EXERCISE REQUIREMENTS: Rewrite everything from the line containing "How far is the sweater" down to the last line of the items as a numbered list, leaving out any blank lines.

ENTRIES SHOWN:
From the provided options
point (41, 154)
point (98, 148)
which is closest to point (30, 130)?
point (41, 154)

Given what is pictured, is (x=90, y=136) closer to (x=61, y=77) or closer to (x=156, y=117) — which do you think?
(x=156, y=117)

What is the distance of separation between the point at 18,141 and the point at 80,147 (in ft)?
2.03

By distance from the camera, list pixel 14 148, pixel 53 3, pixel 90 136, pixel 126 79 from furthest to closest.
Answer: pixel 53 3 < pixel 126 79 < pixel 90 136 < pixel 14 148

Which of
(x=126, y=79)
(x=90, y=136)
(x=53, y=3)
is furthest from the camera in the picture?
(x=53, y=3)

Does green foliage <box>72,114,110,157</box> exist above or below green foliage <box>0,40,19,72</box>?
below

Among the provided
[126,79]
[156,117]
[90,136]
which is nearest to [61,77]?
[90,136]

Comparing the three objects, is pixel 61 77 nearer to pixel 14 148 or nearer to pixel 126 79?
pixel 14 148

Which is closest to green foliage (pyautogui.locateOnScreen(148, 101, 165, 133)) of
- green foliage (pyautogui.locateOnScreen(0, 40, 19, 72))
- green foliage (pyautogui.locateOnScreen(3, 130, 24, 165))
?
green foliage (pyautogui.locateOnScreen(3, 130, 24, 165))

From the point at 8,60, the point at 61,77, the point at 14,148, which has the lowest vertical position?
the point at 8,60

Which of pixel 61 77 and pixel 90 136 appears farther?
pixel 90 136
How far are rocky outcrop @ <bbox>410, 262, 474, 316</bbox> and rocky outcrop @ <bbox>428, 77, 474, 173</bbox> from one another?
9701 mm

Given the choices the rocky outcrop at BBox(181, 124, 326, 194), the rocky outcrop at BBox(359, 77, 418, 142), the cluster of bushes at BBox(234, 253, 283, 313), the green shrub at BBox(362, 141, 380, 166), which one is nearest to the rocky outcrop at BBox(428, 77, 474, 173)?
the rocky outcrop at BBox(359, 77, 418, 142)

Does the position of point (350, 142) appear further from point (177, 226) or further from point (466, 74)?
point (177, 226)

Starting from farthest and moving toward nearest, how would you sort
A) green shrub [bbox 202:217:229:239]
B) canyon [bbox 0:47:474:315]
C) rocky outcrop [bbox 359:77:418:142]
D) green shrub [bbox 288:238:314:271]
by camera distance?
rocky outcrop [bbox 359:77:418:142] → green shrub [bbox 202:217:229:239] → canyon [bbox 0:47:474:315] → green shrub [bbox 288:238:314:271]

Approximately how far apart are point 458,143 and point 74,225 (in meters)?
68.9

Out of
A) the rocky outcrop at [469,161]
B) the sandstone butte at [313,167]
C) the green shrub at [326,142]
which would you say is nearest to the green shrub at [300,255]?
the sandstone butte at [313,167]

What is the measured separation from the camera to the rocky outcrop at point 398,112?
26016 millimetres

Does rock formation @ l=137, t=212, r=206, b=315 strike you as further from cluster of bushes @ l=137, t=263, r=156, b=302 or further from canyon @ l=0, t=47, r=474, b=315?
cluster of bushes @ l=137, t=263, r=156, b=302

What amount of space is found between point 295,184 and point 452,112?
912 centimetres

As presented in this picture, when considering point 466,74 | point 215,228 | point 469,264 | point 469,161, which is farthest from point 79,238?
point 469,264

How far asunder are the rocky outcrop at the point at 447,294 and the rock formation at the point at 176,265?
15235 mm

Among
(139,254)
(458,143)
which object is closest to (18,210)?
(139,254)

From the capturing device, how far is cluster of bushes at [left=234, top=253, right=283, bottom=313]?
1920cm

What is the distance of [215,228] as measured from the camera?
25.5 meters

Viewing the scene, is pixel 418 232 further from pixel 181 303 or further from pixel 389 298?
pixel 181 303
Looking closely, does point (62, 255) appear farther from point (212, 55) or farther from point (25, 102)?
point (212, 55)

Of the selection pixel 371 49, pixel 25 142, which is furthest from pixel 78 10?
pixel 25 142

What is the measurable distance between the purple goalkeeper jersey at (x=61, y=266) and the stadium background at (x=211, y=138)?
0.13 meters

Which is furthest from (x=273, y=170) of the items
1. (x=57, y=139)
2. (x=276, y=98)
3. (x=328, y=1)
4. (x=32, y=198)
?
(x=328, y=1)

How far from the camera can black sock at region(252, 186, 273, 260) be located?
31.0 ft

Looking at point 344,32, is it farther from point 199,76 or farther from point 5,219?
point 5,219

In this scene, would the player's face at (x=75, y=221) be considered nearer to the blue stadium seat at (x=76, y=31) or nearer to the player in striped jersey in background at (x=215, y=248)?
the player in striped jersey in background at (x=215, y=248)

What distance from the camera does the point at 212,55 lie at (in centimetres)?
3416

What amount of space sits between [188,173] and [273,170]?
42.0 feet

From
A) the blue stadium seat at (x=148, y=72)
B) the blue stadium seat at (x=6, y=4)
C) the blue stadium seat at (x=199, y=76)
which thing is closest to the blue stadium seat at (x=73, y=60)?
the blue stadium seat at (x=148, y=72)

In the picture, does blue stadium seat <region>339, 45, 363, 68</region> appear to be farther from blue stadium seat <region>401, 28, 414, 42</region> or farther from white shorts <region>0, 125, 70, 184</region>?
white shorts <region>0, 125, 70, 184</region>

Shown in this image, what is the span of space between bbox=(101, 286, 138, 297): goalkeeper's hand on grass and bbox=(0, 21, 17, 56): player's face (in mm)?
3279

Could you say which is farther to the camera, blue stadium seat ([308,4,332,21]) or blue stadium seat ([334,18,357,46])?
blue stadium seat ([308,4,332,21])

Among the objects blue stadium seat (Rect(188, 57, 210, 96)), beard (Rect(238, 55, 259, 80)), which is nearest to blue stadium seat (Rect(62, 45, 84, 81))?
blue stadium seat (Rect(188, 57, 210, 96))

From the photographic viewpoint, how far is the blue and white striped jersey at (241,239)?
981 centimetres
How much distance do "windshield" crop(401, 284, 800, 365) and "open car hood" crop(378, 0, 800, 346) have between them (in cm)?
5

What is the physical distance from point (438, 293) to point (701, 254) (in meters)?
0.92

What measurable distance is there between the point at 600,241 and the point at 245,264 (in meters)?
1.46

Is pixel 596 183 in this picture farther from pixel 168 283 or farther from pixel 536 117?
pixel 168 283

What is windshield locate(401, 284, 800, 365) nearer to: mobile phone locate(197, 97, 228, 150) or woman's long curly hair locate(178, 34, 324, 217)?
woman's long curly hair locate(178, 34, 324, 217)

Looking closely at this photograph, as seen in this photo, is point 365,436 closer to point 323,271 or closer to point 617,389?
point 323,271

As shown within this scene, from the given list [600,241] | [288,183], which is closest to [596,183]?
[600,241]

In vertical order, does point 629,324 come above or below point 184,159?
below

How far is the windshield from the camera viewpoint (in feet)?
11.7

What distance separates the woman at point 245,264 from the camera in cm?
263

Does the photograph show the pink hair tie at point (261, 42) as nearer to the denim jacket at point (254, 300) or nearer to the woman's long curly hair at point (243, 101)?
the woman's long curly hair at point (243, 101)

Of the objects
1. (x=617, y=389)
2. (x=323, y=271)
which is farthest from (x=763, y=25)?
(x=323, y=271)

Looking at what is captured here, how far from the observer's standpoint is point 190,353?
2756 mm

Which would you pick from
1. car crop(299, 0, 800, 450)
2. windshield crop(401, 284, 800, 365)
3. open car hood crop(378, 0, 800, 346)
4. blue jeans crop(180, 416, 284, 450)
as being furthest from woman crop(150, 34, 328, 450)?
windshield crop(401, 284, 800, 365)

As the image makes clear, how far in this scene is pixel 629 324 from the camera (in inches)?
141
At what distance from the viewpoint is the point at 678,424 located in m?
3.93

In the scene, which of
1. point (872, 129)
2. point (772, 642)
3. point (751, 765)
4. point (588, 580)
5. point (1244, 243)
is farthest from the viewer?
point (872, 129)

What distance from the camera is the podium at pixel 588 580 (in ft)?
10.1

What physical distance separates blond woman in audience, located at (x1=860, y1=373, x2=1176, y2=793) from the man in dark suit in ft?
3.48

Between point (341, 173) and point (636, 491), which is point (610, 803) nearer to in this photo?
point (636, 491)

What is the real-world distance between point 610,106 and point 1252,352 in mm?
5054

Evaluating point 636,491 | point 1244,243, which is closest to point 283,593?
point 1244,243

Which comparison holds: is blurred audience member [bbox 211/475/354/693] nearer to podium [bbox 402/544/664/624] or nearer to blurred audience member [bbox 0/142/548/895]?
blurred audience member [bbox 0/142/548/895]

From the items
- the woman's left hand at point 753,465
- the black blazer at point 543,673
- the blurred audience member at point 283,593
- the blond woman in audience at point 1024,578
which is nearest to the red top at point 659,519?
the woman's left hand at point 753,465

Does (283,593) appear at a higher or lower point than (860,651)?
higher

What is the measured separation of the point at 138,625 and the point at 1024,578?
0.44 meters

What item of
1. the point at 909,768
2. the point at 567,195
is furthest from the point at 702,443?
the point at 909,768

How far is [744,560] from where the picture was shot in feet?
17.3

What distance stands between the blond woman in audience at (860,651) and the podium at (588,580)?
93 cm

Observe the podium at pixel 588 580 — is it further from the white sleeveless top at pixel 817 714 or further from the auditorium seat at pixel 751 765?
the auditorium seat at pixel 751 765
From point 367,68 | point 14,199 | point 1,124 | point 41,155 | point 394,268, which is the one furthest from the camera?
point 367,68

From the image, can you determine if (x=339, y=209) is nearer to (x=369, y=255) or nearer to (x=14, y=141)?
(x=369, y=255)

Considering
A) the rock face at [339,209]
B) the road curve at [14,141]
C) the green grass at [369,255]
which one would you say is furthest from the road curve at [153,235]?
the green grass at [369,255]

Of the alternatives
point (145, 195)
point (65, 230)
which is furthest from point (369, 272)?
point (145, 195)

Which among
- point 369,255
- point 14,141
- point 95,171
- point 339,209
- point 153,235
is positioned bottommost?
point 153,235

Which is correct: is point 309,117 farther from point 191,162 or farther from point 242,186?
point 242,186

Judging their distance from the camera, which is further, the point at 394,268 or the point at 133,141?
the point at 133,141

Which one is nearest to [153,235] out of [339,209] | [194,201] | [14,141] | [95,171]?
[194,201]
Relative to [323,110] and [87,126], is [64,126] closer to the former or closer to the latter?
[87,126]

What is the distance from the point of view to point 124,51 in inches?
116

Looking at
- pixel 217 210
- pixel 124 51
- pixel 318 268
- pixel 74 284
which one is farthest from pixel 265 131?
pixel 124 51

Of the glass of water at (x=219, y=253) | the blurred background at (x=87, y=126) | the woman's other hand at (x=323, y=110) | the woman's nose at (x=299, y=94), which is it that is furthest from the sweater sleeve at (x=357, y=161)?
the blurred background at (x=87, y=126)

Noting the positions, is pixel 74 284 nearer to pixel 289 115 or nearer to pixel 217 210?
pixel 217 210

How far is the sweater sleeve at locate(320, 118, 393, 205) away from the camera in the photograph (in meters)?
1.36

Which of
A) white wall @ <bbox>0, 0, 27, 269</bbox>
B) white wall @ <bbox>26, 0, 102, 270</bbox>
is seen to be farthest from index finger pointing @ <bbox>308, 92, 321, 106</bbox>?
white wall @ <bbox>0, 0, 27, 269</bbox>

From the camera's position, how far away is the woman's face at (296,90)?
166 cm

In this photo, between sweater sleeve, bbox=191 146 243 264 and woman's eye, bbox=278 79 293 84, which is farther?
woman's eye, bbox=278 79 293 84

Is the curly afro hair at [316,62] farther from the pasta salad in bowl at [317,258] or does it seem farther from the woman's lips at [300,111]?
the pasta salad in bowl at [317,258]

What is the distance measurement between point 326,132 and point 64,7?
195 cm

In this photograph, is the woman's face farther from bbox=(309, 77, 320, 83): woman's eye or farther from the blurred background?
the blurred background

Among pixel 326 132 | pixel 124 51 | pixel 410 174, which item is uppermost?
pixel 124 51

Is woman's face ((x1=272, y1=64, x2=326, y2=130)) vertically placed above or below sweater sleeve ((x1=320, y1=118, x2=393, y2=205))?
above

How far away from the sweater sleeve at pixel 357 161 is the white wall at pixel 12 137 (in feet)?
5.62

RESPONSE:
1. How far is the sweater sleeve at locate(320, 118, 393, 205) away from the camera in the photograph (in meters)?
2. 1.36
3. Which of
4. A) white wall @ <bbox>0, 0, 27, 269</bbox>
5. B) white wall @ <bbox>26, 0, 102, 270</bbox>
6. is seen to be farthest from index finger pointing @ <bbox>308, 92, 321, 106</bbox>?
7. white wall @ <bbox>0, 0, 27, 269</bbox>
8. From the camera's position, how far away is the woman's face at (296,90)?
9. 166 cm
10. In this photo, between sweater sleeve, bbox=191 146 243 264 and woman's eye, bbox=278 79 293 84, which is farther?
11. woman's eye, bbox=278 79 293 84
12. Is the curly afro hair at [316,62] farther from the pasta salad in bowl at [317,258] or does it seem farther from the woman's lips at [300,111]?
13. the pasta salad in bowl at [317,258]
14. What is the distance measurement between point 326,132 and point 64,7?
15. 195 cm
16. In this photograph, is the woman's face farther from bbox=(309, 77, 320, 83): woman's eye or farther from the blurred background?
17. the blurred background
18. Among pixel 326 132 | pixel 124 51 | pixel 410 174, which item is uppermost?
19. pixel 124 51
20. Is woman's face ((x1=272, y1=64, x2=326, y2=130)) vertically placed above or below sweater sleeve ((x1=320, y1=118, x2=393, y2=205))?
21. above
22. How far away from the sweater sleeve at pixel 357 161 is the white wall at pixel 12 137 (in feet)?
23. 5.62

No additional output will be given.